The dealer discount is amortized as an adjustment to yield using the interest method over the life of the loan. The average dealer discount associated with new volume for the three months ended June 30, 2020 and 2019 was 8.0% and 8.3%, respectively, in relation to the total amount financed.

Unearned insurance and fee commissions consist primarily of commissions received from the sale of ancillary products. These products include automobile warranties, roadside assistance programs, accident and health insurance, credit life insurance, involuntary unemployment insurance coverage, and forced placed automobile insurance. These commissions are amortized over the life of the contract using the effective interest method.

Reclassifications

Reclassifications

Certain prior-period amounts have been reclassified to conform to the current presentation. Such reclassifications had no impact on previously reported net income or shareholders’ equity.

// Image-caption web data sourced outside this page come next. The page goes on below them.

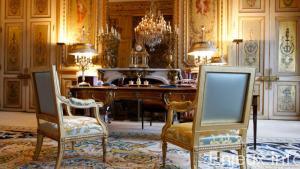 La France doit abandonner le régime présidentiel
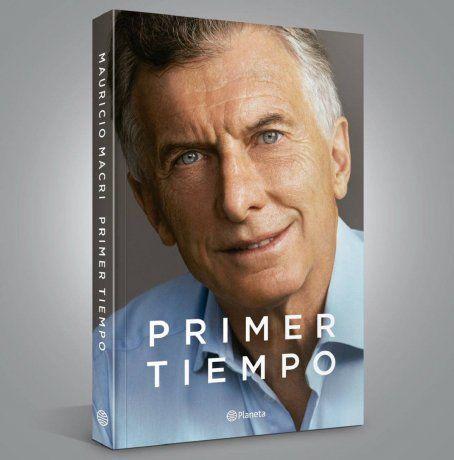 Ante las flojas ventas, Mauricio Macri regala libros por Instagram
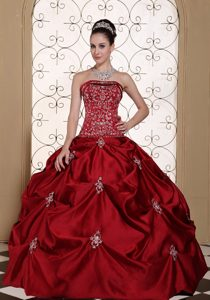 Embroidery and Pick ups Accent Red Strapless Quinceanera Gowns
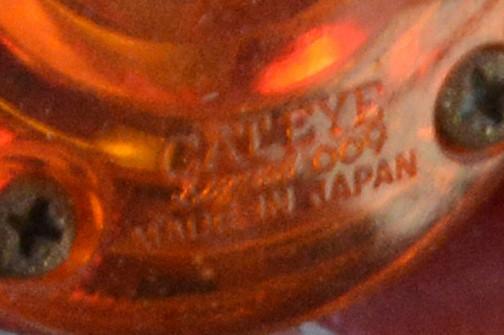 拡大してみると、ウインカーに初めて銘を見つけました。CATEYEです!灯火類は日本で追加されたみたいですね。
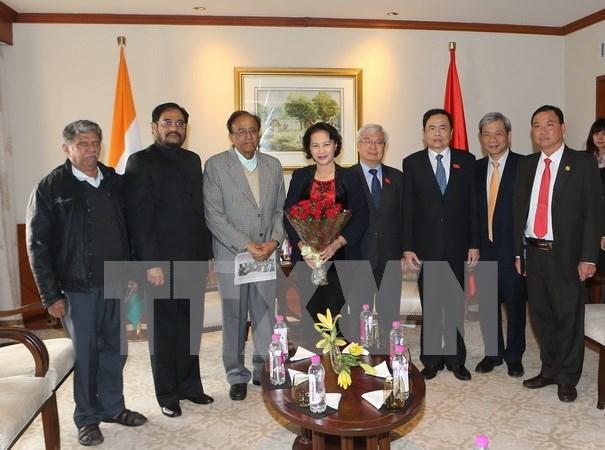Presidenta parlamentaria conversa con lideres de partidos indios hinh anh 1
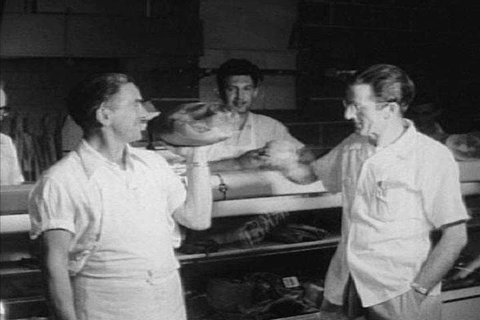 1950s Soldiers Undergo An Vidéos De Stock 100 Libres De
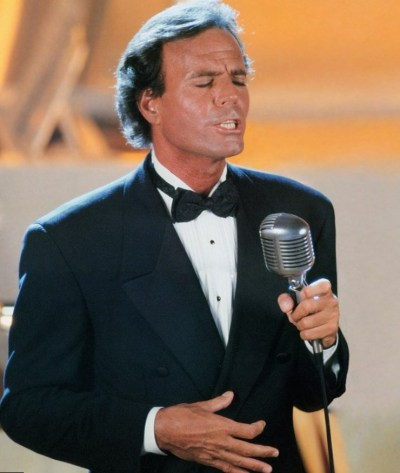 Julio Iglesias height, weight, age. Body measurements.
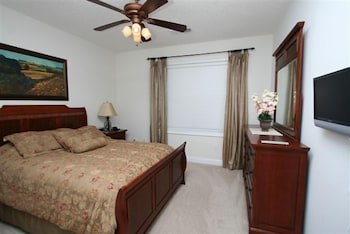 Havens #1122 - 3 Br condo by RedAwning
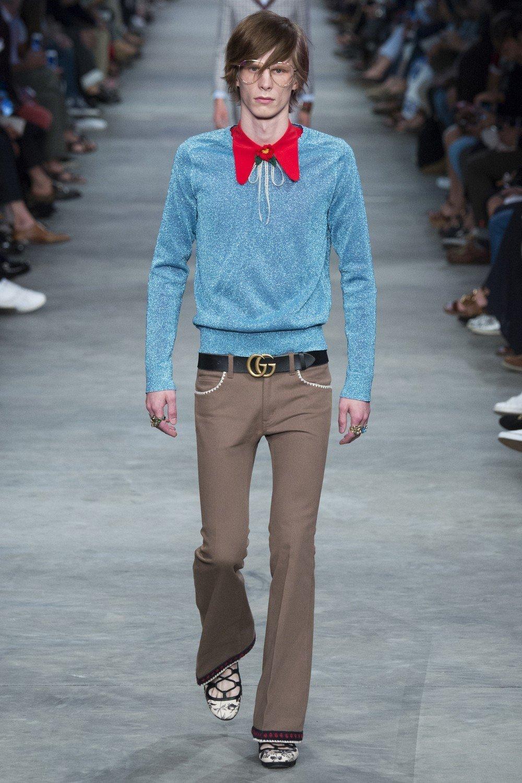 мужская мода 2018 весна лето: бежевые штаны клеш под синюю кофту красную рубашку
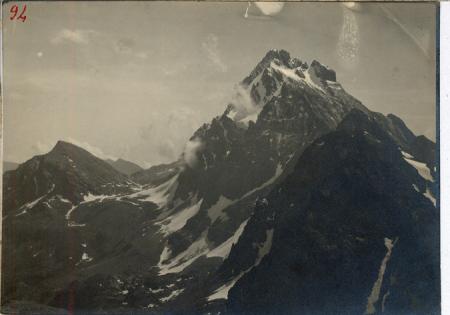 Viso, Vallanta, Punta Gastaldi col ghiacciaio superiore [sic] dalla cresta est della Venezia a m 3020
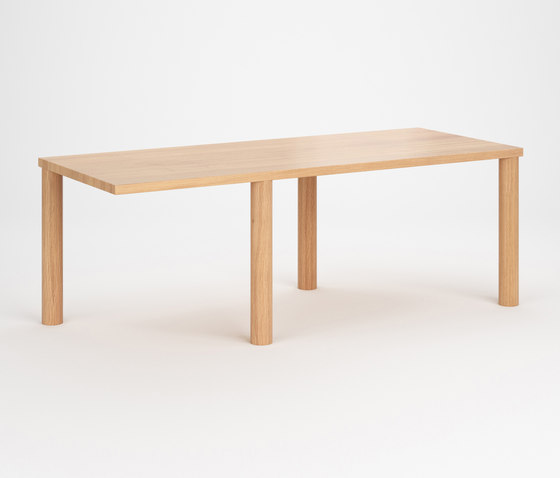 Off by Atelier Areti | Dining tables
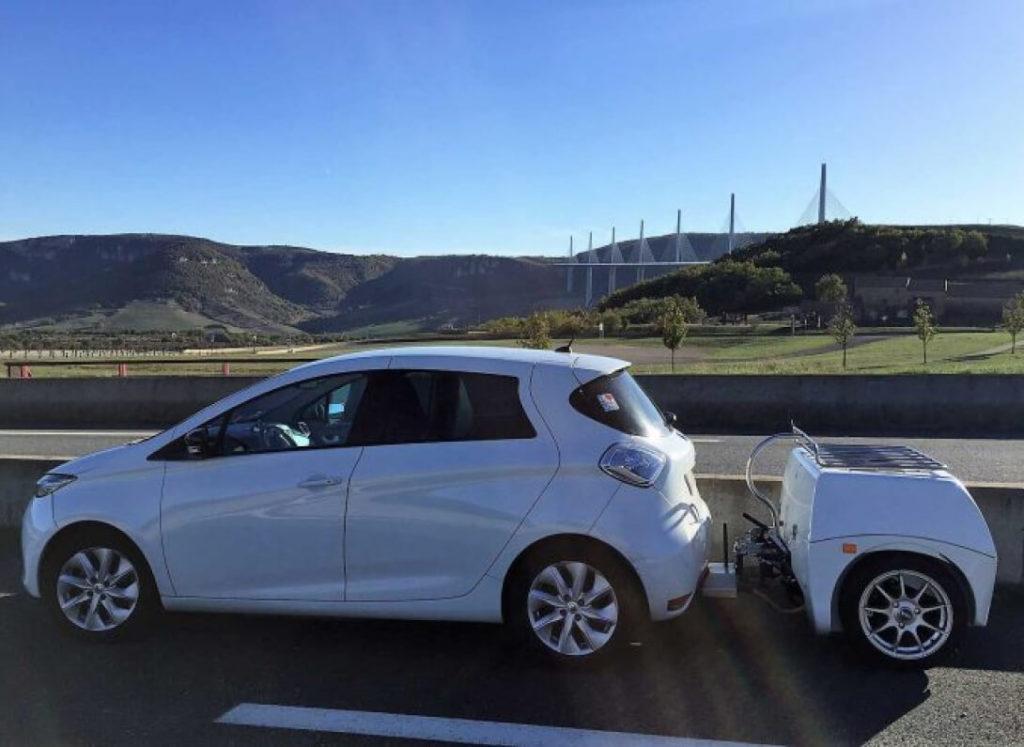 Подзарядка электромобилей на ходу. EP Tender решили проблему дальности хода электромобилей. Теперь дальность пробега на одном заряде у электромобиля не так важна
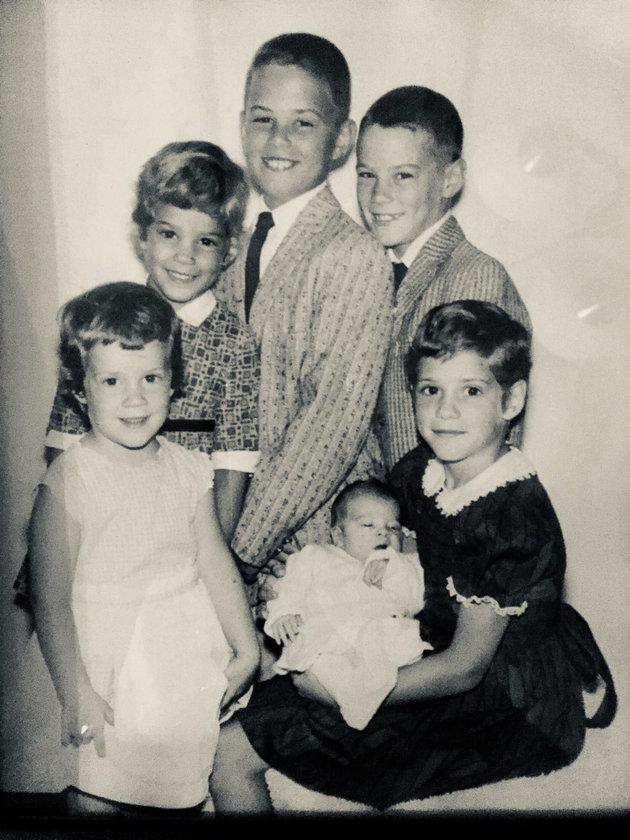 Dans le sens des aiguilles d'une montre: Marianne, Kathy, Michael, Tommy, et Terry, qui tient Patrick....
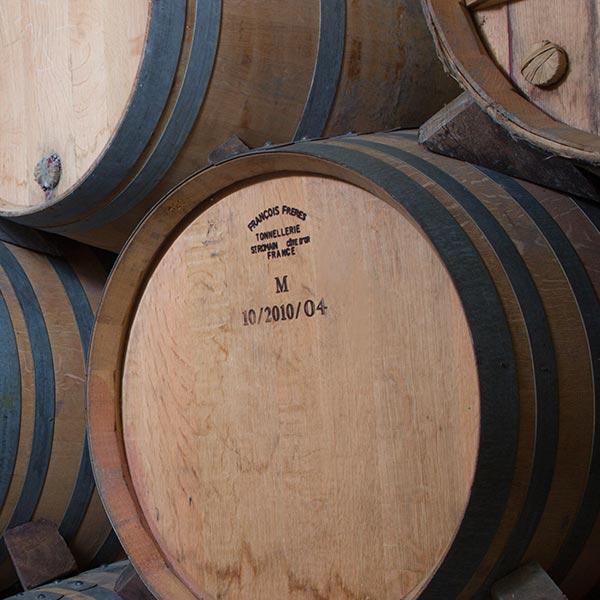 Tonneaux de vins du Domaine Au 7ème Clos à Visan, dans le Vaucluse.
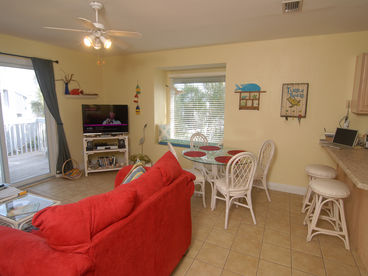 LOADED w/GULF VIEW End Unit * 90 step to beach *Family & Pet Friendly Beach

Recently Accounting Pronouncements

Recent Accounting Pronouncements

In June 2016, the FASB issued the ASU 2016-13 Financial Instruments—Credit Losses (Topic 326): Measurement of Credit Losses on Financial Instruments. Among other things, the amendments in this ASU require the measurement of all expected credit losses for financial instruments held at the reporting date based on historical experience, current conditions and reasonable and supportable forecasts. Financial institutions and other organizations will now use forward-looking information to better inform their credit loss estimates. Many of the loss estimation techniques applied today will still be permitted, although the inputs to those techniques will change to reflect the full amount of expected credit losses. The ASU also requires additional disclosures related to estimates and judgments used to measure all expected credit losses. The new guidance is effective for fiscal years, and interim periods within those fiscal years, beginning after December 15, 2020. Recently, the FASB voted to delay the implementation date for this accounting standard, for smaller reporting companies, the new effective date is beginning after December 15, 2022, and early adoption is permitted. The Company is currently evaluating the impact of the adoption of this ASU on the consolidated financial statements and is collecting and analyzing data that will be needed to produce historical inputs into any models created as a result of adopting this ASU. At this time, the Company believes the adoption of this ASU will likely have a material effect and is expected to increase the overall allowance for credit losses.

The Company does not believe there are any other recently issued accounting standards that have not yet been adopted that will have a material impact on the Company’s consolidated financial statements.